**Document**
..............................

US20100202879A1

US20100202879A1 - Extraction unit for turbine and related method

Info

Publication number: US20100202879A1
Application number: US12/368,479
Authority: US
Inventors: Karthik Gopal Rao Agara; Daniel Ross Predmore; Edward John Sharrow
Original assignee: General Electric Co
Current assignee: General Electric Co
Priority date: 2009-02-10
Filing date: 2009-02-10
Publication date: 2010-08-12
Also published as: KR101655461B1; EP2423447A2; KR20100091903A; EP2423447B1; EP2423447A3; JP2010185453A; US8398367B2

Abstract

An extraction unit for a steam turbine includes an end plate mounted downstream of a selected stage of a steam turbine, the end plate sealing the selected stage from the atmosphere, and an extraction pipe passing through the end plate for extracting steam from the selected stage.

Description

BACKGROUND OF THE INVENTION

The invention relates generally to turbine technology. More particularly, the invention relates to an extraction unit for converting a turbine or adding extraction outlets to a turbine.
Two types of steam turbines used in industry are a condensing steam turbine and an extraction steam turbine. A condensing steam turbine exhausts steam in a partly condensed state, while in an extraction steam turbine steam is pulled from various locations and used for other industrial processes such as preheating water boilers, etc. Valves control steam extracted from an extraction steam turbine.

SUMMARY OF THE INVENTION

A first aspect of the disclosure provides an apparatus comprising: an end plate mounted downstream of a selected stage of a steam turbine, the end plate sealing the selected stage from the atmosphere; and an extraction pipe passing through the end plate for extracting steam from the selected stage.
A second aspect of the disclosure provides a steam turbine comprising: a plurality of stages, each stage including a plurality of rotating blades coupled to a rotating shaft; an end plate mounted downstream of a selected stage, the end plate sealing the selected stage from the atmosphere and including a rotating shaft opening allowing the rotating shaft to sealingly pass through the end plate; and an extraction pipe passing through the end plate for extracting steam from the selected stage.

..............................

**Your tasks**
A - In the turbine patent, rewrite the paragraph beginning "Two types of steam turbines used in industry" as a short bulleted list that keeps its main facts.
B - Who does the turbine patent name as its original assignee?
C - Translate this sentence from the turbine patent into Spanish: "Valves control steam extracted from an extraction steam turbine."

**Information given**
..............................

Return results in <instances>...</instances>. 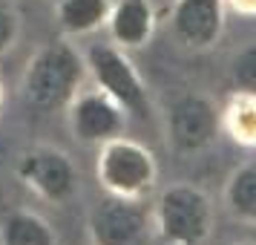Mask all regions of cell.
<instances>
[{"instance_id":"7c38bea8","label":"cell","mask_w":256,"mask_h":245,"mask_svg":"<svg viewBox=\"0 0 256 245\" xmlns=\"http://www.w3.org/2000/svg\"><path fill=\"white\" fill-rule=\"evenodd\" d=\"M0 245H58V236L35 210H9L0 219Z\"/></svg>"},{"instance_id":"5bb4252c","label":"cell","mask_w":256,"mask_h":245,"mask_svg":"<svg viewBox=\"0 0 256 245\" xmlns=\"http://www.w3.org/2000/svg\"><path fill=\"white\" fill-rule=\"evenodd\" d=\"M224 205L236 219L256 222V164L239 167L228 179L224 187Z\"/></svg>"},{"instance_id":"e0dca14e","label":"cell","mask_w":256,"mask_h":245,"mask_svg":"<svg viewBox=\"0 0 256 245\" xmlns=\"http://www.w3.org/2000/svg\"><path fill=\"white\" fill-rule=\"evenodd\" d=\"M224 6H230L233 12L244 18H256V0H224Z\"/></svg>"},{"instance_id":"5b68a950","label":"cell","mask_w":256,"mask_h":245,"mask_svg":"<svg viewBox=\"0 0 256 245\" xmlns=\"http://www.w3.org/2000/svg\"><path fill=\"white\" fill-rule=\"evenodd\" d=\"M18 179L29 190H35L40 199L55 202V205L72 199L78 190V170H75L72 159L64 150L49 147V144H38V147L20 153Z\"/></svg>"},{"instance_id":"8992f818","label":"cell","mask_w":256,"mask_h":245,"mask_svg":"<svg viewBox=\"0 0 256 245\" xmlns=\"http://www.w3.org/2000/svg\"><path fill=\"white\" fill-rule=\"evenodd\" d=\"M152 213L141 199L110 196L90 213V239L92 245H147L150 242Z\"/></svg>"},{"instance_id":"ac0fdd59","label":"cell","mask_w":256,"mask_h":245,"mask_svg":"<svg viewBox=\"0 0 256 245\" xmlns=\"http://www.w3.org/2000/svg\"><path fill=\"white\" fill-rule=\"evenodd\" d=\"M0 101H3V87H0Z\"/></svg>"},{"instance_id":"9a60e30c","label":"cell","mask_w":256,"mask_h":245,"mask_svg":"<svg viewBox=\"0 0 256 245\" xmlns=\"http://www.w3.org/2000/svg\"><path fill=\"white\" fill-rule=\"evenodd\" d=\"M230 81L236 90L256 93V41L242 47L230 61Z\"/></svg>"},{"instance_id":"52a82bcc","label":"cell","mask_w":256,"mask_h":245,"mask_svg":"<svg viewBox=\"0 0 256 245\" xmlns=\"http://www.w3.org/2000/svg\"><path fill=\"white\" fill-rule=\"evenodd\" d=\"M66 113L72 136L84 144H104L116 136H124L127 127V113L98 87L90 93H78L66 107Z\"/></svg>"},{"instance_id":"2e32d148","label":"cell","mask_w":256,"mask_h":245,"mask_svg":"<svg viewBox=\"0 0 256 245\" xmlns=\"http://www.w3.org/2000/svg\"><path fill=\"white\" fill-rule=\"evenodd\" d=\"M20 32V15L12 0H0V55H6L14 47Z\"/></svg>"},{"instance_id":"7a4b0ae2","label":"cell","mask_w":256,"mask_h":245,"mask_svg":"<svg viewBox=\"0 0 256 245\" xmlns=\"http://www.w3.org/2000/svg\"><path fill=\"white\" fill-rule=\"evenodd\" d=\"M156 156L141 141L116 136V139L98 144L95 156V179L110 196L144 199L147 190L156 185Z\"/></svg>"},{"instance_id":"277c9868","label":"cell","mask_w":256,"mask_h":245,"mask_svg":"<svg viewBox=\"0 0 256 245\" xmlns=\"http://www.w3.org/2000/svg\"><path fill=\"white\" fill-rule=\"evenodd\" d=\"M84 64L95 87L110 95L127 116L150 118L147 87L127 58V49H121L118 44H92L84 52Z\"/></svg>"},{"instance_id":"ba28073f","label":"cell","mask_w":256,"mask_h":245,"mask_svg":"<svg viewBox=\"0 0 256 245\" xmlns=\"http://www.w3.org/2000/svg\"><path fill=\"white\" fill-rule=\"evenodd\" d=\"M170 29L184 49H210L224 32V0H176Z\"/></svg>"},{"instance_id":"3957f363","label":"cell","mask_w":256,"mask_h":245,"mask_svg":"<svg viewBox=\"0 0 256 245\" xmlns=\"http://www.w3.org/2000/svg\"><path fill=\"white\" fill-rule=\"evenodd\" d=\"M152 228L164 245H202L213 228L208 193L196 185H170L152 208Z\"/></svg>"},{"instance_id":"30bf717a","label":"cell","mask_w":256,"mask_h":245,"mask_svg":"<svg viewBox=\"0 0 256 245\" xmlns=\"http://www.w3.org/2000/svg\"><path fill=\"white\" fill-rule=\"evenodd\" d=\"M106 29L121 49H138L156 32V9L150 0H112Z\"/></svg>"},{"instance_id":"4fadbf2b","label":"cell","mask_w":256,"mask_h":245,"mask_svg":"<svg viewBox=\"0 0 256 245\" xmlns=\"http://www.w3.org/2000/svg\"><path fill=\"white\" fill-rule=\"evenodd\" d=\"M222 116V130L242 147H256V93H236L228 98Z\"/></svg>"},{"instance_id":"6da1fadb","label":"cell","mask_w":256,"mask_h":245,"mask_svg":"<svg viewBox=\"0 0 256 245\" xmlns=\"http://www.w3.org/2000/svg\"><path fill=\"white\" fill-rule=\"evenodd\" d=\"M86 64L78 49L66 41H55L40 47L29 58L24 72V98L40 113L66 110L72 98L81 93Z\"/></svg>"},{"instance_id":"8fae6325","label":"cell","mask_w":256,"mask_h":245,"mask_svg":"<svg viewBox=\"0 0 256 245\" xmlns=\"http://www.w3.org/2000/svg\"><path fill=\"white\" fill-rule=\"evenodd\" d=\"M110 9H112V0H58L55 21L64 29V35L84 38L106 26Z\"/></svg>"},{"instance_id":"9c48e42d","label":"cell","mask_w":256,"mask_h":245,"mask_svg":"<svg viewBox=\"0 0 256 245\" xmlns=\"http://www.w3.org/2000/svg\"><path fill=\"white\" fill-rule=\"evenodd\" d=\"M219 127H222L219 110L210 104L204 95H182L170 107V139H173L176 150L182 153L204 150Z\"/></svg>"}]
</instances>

..............................

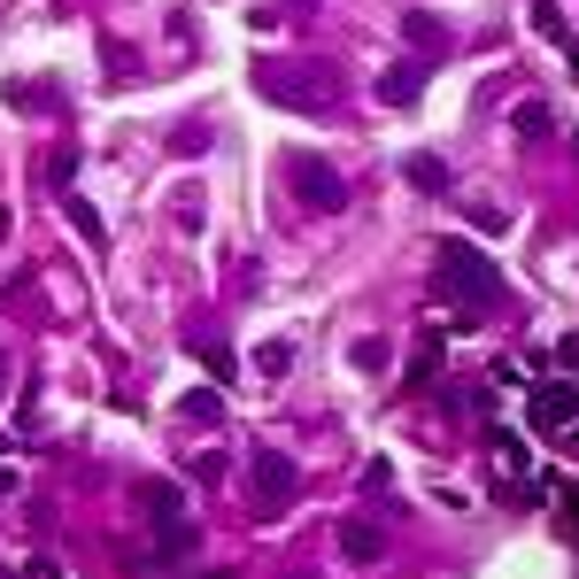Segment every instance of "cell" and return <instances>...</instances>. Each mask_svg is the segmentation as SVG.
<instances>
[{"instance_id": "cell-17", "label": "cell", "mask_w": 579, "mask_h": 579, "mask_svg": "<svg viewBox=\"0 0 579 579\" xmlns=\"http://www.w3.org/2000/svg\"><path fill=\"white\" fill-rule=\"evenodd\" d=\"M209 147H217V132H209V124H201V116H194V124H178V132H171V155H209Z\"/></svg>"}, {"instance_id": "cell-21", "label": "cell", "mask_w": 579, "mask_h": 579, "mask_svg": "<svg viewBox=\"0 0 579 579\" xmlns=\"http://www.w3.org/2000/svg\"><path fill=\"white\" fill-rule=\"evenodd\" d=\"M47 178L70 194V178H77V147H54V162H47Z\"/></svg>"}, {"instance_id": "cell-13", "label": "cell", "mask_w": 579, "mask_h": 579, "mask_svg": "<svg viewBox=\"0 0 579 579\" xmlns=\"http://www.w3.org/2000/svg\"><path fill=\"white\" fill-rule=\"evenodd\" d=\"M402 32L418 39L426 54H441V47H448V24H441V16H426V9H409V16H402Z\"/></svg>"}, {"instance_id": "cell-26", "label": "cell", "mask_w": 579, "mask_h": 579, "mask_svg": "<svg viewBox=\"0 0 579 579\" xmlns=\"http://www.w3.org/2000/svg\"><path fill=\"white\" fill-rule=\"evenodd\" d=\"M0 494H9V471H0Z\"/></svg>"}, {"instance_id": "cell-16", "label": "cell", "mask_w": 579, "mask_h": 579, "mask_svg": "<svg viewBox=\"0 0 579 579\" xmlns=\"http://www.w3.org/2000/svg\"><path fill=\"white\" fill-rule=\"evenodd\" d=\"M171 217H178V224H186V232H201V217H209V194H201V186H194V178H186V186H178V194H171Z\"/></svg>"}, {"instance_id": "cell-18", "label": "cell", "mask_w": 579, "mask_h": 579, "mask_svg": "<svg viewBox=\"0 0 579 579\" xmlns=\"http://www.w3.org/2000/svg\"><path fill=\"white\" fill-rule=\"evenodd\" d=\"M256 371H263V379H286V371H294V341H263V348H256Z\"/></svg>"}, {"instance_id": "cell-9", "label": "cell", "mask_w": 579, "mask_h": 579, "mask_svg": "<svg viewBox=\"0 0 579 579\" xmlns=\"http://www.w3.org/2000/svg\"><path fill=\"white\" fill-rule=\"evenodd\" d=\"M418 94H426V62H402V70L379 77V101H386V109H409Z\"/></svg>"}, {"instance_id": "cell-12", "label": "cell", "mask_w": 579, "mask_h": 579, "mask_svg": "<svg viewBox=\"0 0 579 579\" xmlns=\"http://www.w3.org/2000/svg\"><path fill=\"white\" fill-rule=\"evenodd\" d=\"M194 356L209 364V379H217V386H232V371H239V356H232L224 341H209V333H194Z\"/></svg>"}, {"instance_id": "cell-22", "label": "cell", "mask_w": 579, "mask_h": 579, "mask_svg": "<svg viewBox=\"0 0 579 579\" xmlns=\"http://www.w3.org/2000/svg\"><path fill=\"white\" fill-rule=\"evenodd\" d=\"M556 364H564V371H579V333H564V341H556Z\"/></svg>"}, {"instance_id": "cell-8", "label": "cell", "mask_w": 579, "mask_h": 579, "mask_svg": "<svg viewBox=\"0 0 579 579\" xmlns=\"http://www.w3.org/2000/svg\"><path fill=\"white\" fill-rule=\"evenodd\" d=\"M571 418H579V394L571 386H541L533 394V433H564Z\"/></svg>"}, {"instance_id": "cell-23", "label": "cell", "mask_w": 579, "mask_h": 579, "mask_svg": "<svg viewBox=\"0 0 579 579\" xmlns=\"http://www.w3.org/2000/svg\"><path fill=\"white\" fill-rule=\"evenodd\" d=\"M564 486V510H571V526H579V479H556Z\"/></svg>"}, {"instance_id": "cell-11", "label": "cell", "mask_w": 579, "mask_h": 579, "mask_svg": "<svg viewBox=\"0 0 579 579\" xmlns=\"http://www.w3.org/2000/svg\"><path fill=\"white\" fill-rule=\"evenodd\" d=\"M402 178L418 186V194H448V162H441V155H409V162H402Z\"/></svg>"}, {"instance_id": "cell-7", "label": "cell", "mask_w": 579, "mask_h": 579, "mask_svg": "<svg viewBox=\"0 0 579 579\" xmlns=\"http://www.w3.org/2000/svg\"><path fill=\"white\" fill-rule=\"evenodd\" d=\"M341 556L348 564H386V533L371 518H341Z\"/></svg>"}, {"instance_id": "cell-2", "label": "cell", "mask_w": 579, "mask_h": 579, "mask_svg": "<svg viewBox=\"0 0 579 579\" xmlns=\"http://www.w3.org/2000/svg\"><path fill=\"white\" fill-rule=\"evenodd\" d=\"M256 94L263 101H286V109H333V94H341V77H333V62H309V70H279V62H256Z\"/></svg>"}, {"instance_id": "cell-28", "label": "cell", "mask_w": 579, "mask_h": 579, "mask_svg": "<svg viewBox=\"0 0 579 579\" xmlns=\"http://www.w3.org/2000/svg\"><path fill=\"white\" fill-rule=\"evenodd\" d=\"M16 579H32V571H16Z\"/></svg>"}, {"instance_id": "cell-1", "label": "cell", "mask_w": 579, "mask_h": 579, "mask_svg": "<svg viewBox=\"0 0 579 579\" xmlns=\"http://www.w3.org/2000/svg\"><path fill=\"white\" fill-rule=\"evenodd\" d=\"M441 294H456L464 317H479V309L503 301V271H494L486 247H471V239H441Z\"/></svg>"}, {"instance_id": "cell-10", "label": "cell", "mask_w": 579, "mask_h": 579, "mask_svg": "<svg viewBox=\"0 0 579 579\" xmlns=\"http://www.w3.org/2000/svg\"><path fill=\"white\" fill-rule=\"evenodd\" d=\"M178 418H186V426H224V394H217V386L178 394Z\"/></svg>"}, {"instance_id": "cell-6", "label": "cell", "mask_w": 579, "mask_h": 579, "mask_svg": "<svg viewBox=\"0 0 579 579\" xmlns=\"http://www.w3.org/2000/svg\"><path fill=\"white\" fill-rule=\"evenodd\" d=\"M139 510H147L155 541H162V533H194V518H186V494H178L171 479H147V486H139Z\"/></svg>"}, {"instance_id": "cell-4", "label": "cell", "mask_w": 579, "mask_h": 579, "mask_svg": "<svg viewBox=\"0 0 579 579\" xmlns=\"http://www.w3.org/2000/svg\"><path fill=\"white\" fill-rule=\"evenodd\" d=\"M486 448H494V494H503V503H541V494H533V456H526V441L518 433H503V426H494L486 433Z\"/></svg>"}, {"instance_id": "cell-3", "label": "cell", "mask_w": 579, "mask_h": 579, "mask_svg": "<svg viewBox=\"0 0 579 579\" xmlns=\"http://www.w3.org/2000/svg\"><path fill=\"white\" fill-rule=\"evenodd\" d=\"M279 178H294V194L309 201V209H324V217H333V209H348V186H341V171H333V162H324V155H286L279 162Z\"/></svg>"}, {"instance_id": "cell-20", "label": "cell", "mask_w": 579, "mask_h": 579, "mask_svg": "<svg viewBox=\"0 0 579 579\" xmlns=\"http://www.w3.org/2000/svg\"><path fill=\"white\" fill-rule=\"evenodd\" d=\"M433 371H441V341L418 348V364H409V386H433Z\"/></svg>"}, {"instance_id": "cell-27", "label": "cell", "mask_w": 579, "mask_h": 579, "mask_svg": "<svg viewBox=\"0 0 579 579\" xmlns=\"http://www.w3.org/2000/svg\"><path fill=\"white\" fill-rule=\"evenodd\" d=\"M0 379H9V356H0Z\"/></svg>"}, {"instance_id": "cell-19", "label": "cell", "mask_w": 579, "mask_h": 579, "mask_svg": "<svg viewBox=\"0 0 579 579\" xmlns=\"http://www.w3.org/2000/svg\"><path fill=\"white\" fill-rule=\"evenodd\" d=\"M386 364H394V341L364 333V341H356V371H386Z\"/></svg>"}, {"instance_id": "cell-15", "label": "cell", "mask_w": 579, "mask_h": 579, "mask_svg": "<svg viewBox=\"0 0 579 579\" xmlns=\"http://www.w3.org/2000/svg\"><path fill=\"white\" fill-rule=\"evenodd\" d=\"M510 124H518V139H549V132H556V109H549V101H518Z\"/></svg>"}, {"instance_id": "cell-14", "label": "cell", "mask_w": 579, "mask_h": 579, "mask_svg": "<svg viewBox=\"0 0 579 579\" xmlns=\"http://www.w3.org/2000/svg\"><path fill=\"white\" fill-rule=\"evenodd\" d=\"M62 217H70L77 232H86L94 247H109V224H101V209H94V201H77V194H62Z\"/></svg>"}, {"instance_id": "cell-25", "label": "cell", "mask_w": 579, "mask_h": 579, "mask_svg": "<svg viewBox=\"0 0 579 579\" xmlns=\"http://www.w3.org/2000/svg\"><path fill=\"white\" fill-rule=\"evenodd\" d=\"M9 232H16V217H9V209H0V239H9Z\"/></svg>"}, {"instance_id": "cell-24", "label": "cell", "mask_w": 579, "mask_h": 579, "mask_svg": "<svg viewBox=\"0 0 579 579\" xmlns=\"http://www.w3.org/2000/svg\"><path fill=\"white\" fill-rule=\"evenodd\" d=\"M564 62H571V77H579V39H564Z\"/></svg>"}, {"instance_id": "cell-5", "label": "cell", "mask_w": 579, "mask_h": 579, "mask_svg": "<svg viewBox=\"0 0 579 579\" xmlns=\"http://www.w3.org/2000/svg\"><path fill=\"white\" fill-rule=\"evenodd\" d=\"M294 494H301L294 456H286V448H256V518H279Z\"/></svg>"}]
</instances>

..............................

**Responses by task**
A -
- Industry uses two types of steam turbines: condensing and extraction.
- A condensing steam turbine exhausts steam in a partly condensed state.
- An extraction steam turbine pulls steam from various locations for other industrial processes, such as preheating water boilers.
- Valves control the steam extracted from an extraction steam turbine.

B - General Electric Co

C - Las válvulas controlan el vapor extraído de una turbina de vapor de extracción.